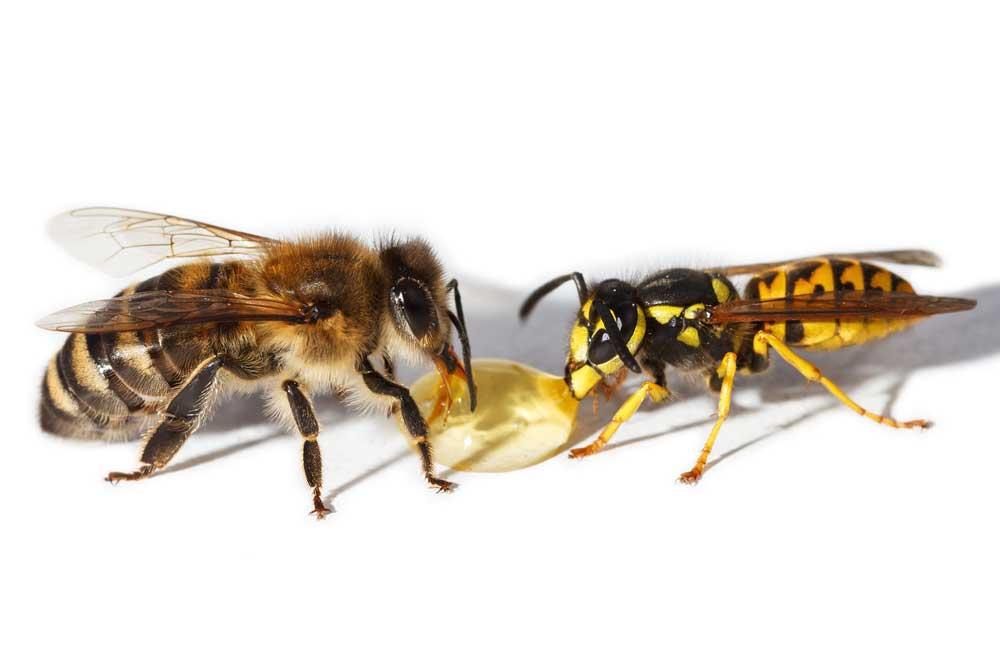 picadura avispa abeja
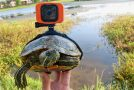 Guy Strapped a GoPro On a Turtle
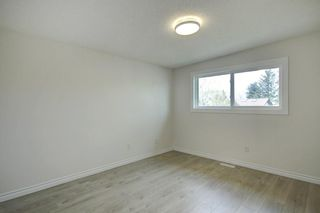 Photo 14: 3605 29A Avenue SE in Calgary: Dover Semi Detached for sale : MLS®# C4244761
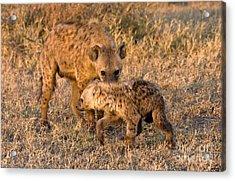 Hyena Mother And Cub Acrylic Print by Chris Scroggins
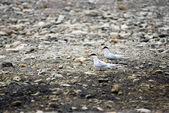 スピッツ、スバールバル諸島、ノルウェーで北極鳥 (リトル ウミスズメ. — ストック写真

────────────────

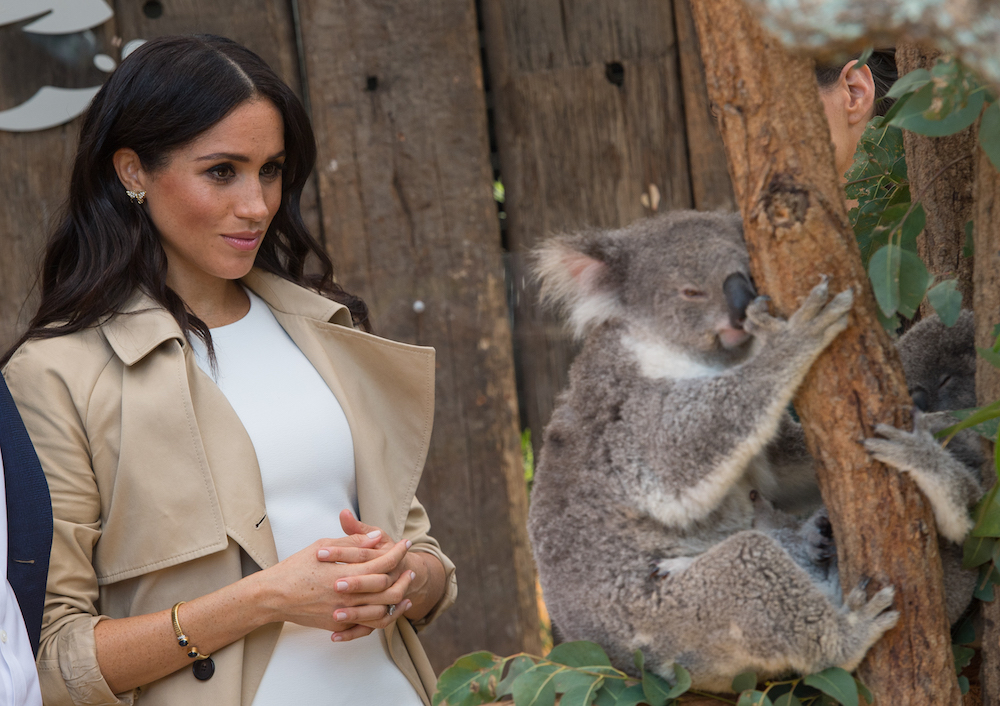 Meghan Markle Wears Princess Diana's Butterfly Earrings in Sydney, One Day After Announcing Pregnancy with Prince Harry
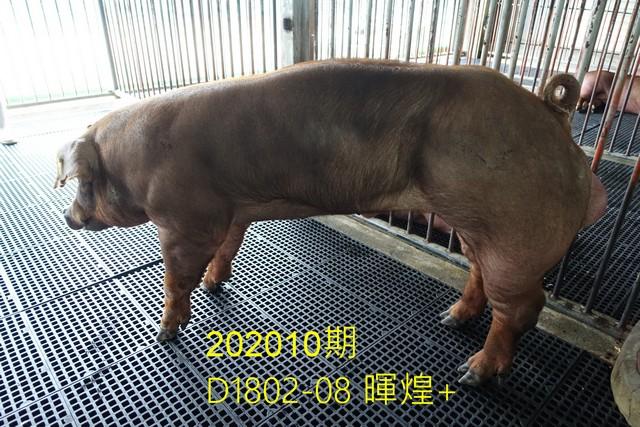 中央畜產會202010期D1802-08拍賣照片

────────────────

Description of the task
Now transcribe the lines above exactly, starting at the line containing "Guy Strapped a GoPro On a Turtle" and ending at the line containing "スピッツ、スバールバル諸島、ノルウェーで北極鳥 (リトル ウミスズメ. — ストック写真", both lines included, pictures excluded.

Task solution
 Guy Strapped a GoPro On a Turtle
 Photo 14: 3605 29A Avenue SE in Calgary: Dover Semi Detached for sale : MLS®# C4244761
 Hyena Mother And Cub Acrylic Print by Chris Scroggins
 スピッツ、スバールバル諸島、ノルウェーで北極鳥 (リトル ウミスズメ. — ストック写真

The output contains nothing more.